Is It Moral to Profit While Others Suffer?
Some people on social media heard these familiar economist arguments, but pushed back. “Yeah, we get your points about ‘efficiency,’” they said. “But let’s face it: During a disaster, plenty of heroes rise to the challenge, putting themselves in harm’s way in order to do what they can to help people in need. It is simply wrong for some convenience store owner who had just coincidentally gotten in a shipment of bottled water the day before, to effectively hit the lotto while his neighbors lose their house.”
I am sympathetic to this point, and I agree that typical libertarian economists often come across as coldhearted and seem detached from this everyday morality. (Indeed, this was the position I took in my concluding essay to the Independent Institute’s new book, Pope Francis and the Caring Society.)
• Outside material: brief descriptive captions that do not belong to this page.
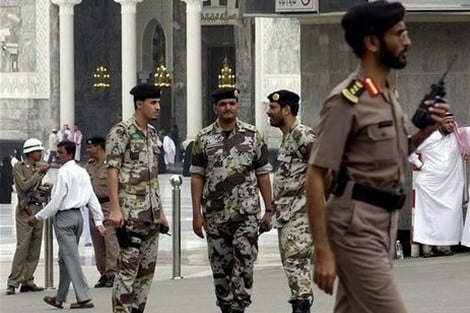تنفيذ حد الحرابة في مقيم قتل رجل أمن سعودي أثناء الصلاة 1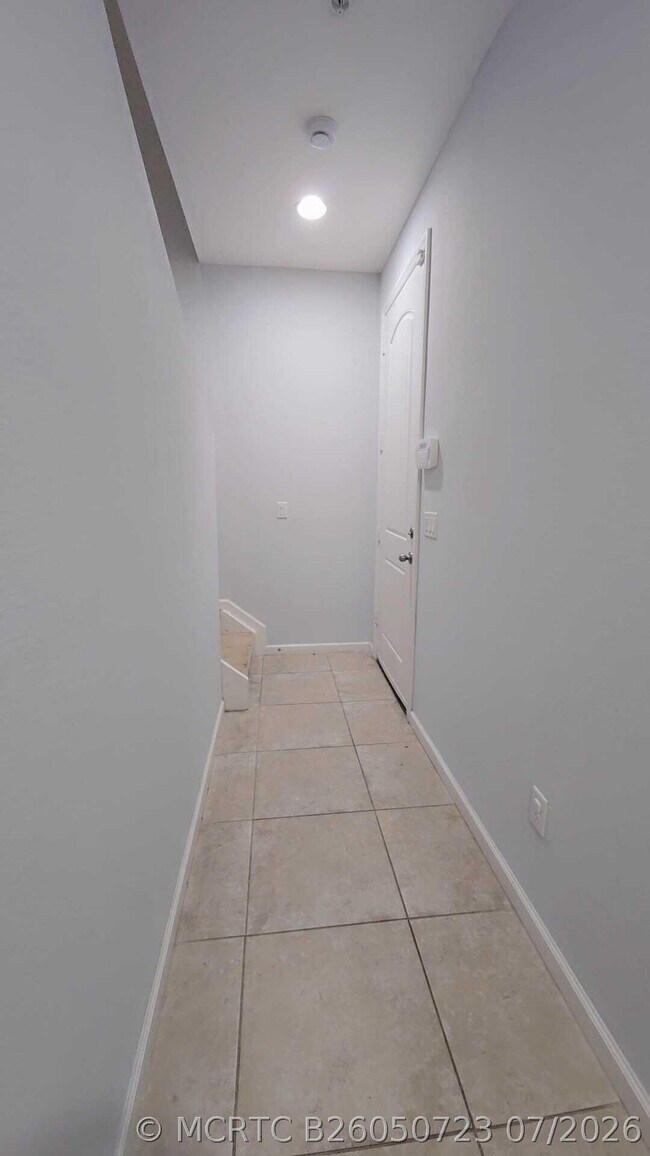 Building Photo - 243 SW 7th Ct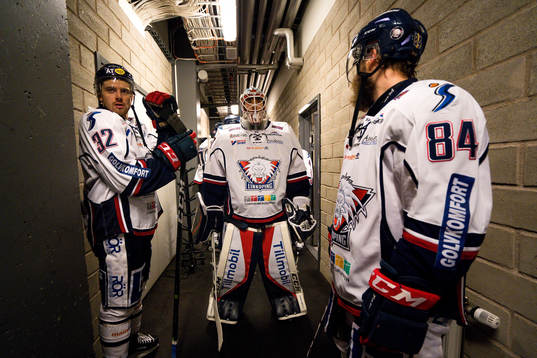 Linköpings Lukas Bengtsson , målvakten Jacob Johansson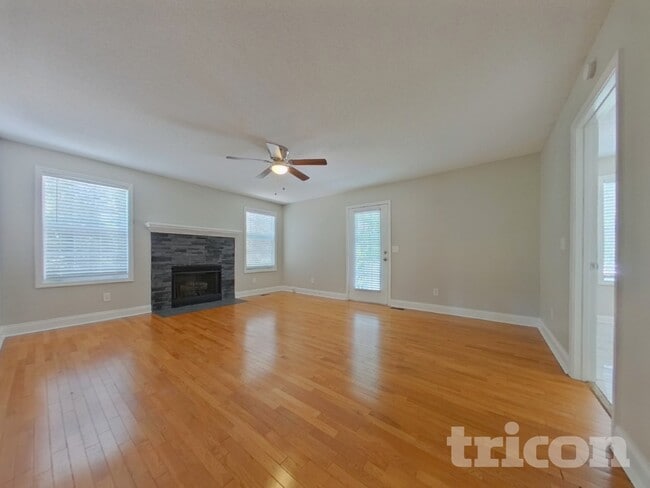 Photo - 8737 Windsor Lake Blvd Casa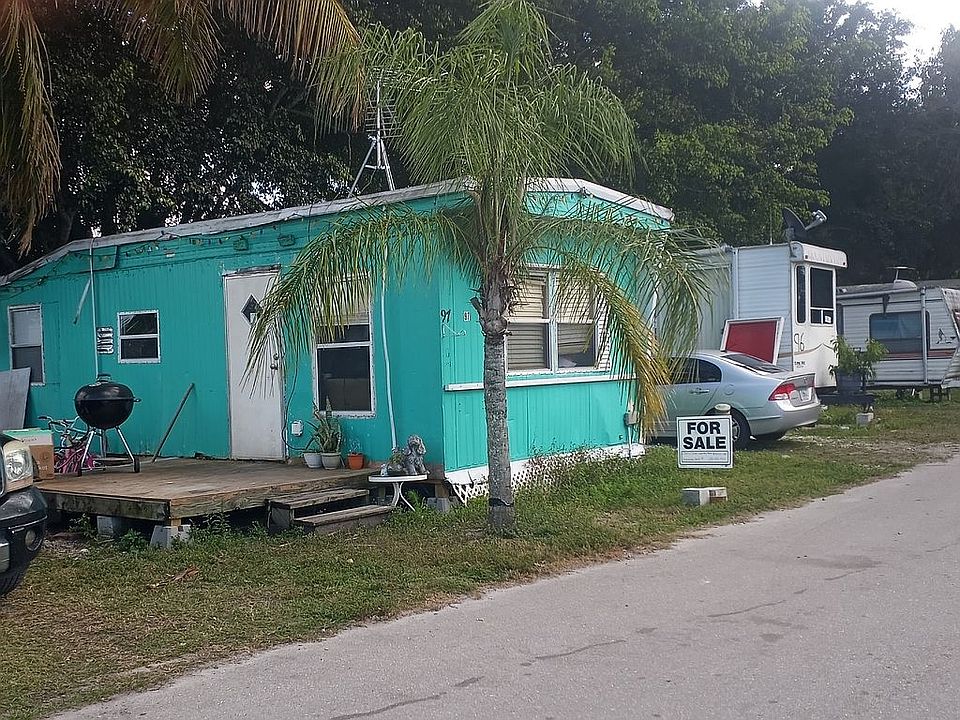 2nd image of 15030 5th St #97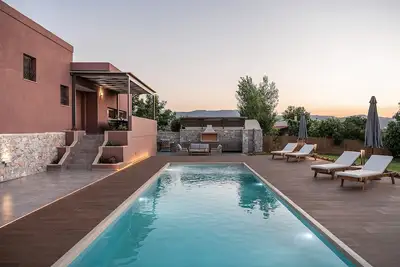 Image de Villa Enny, Modern & Luxurious, Heated Pool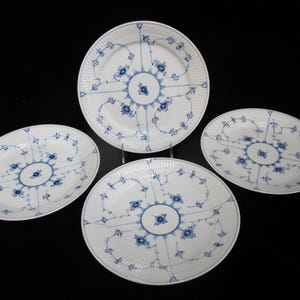 ROYAL COPENHAGEN Dinamarca 625 Juego de 4 platos llanos acanalados de 9 7/8" en azul liso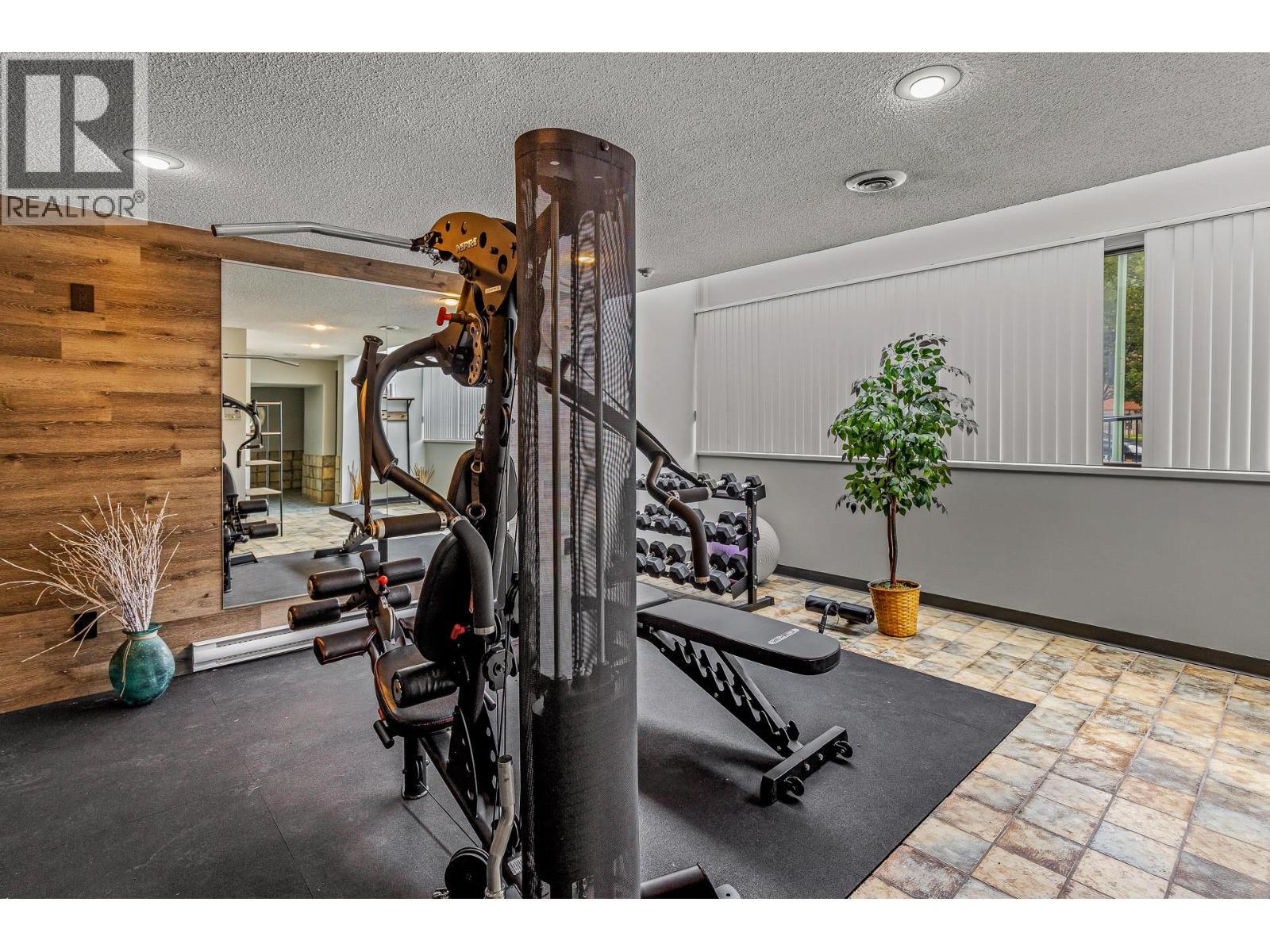 737 Leon Avenue Unit# 1205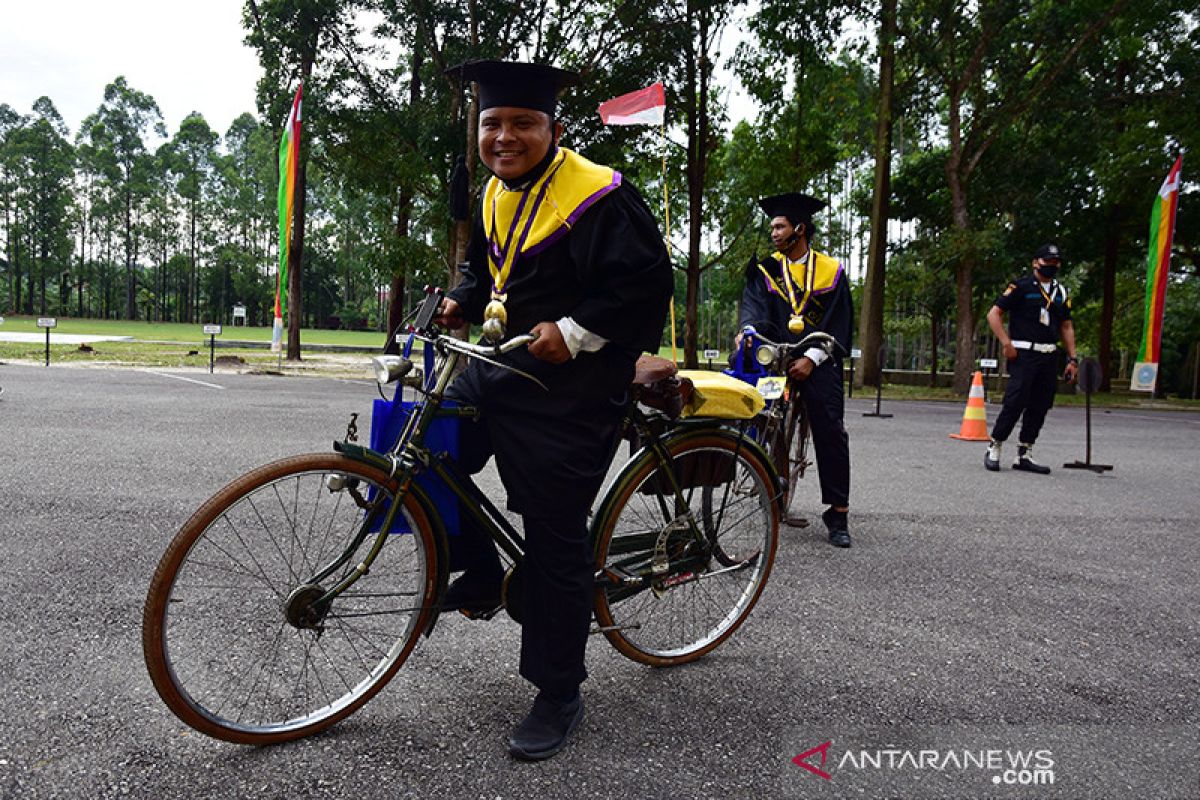 Unik, lulusan Unilak ikuti acara wisuda drive thru gowes sepeda ontel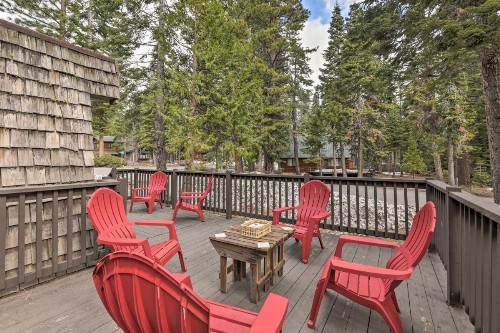 Carnelian Bay House Less Than half Mi to North Lake Tahoe! - image 8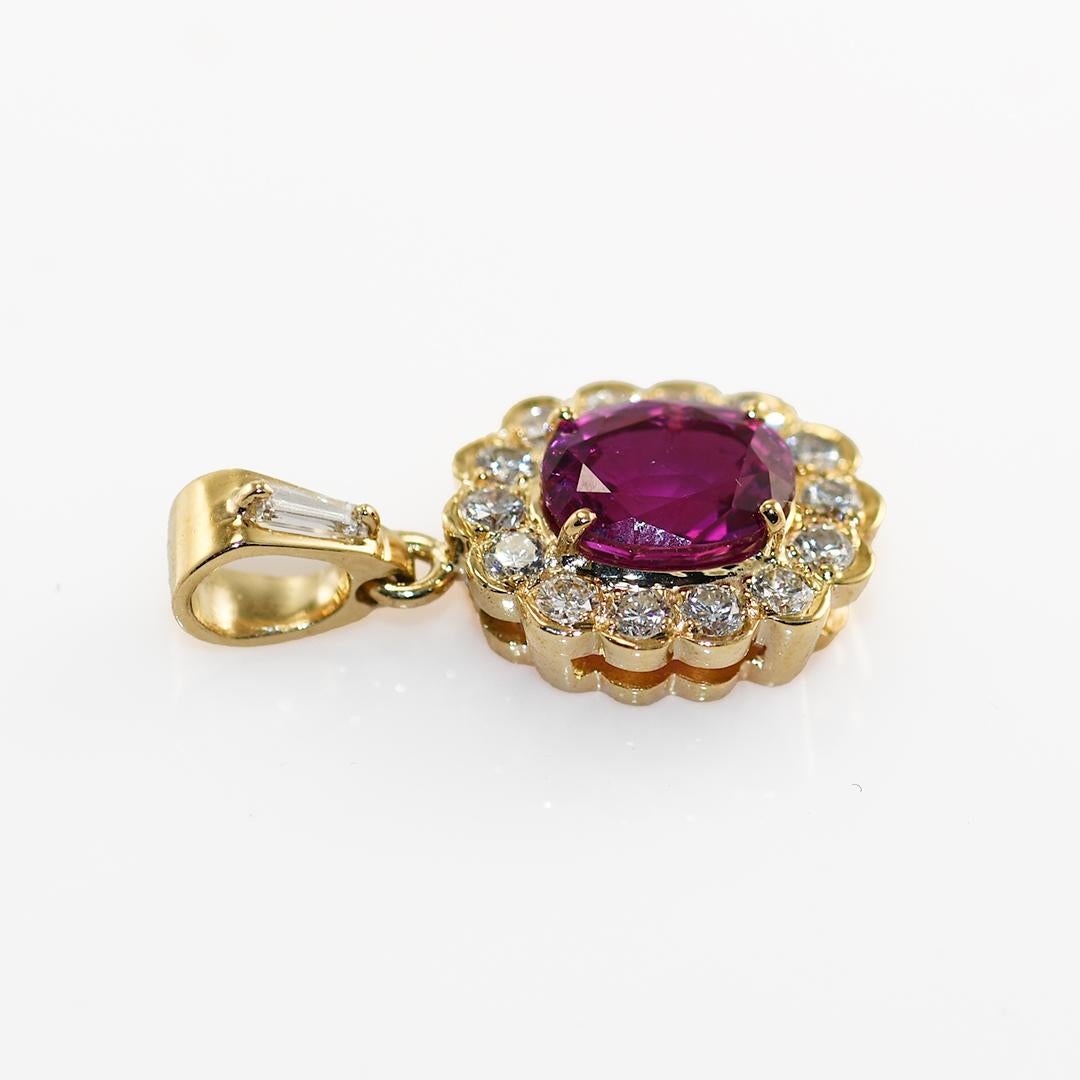 Pendentif en saphir rose et diamant en or jaune 14k.

Testé en 14k et pèse 2,8 grammes.

Le saphir ovale est d'une couleur rose foncé et brillant de première qualité, 1,84 carats,  Il n'y a pas d'amélioration de la chaleur, ce qui est rare.

80 %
Yet rather than prohibit owners from charging “what the market will bear,” I think a better way to avoid personally profiting from the tragedy of others is to suggest that they donate their genuine “windfalls” to relief efforts.
For example, consider a convenience store owner who happens to be sitting on 100 cases of bottled water that he normally sells for $4. (Assume he didn’t take any special measures to bulk up before the storm hit; this is the inventory he would have been holding in any case.) Because of the flooding, he realizes he could probably charge $14 and still sell out. So there is a potential $1,000 ( = $10 margin of “gouging” x 100 cases) in pure windfall profit he could make.
The conventional moralists would say no, he should keep his price at $4. But they have in mind that he would otherwise take that $1,000 and pocket it.
Suppose instead, however, that the owner charges the full $14, but then donates his $1,000 windfall to a local relief effort that is handing out free packets of food and dry clothes to families who were flooded out of their homes and have literally nothing (including wallets). Or to make the point even more clearly, suppose he donates the $1,000 windfall to a local organization that uses the money to buy bottled water and hand it out to desperate people?
Once we go down this path, we see that the insistence on charging only $4 for the cases of water really just means that our hypothetical store owner is concentrating his $1,000 worth of charity on the particular Houstonians who happen to walk into his store and pull out their credit card to make a big purchase. What are the odds that these people are the ones in Houston most in need of his implicit $1,000 charitable donation that day?
Conclusion
As economists in the Austrian tradition stress more than others, market prices act as signals that allow humans to communicate valuable information with each other.
Just as it would stymie relief efforts if rescue workers couldn’t use cell phones or walkie talkies in a disaster area, by the same token government officials hamper humanity’s ability to recover from a crisis when they prohibit market prices from letting producers and consumers talk to each other.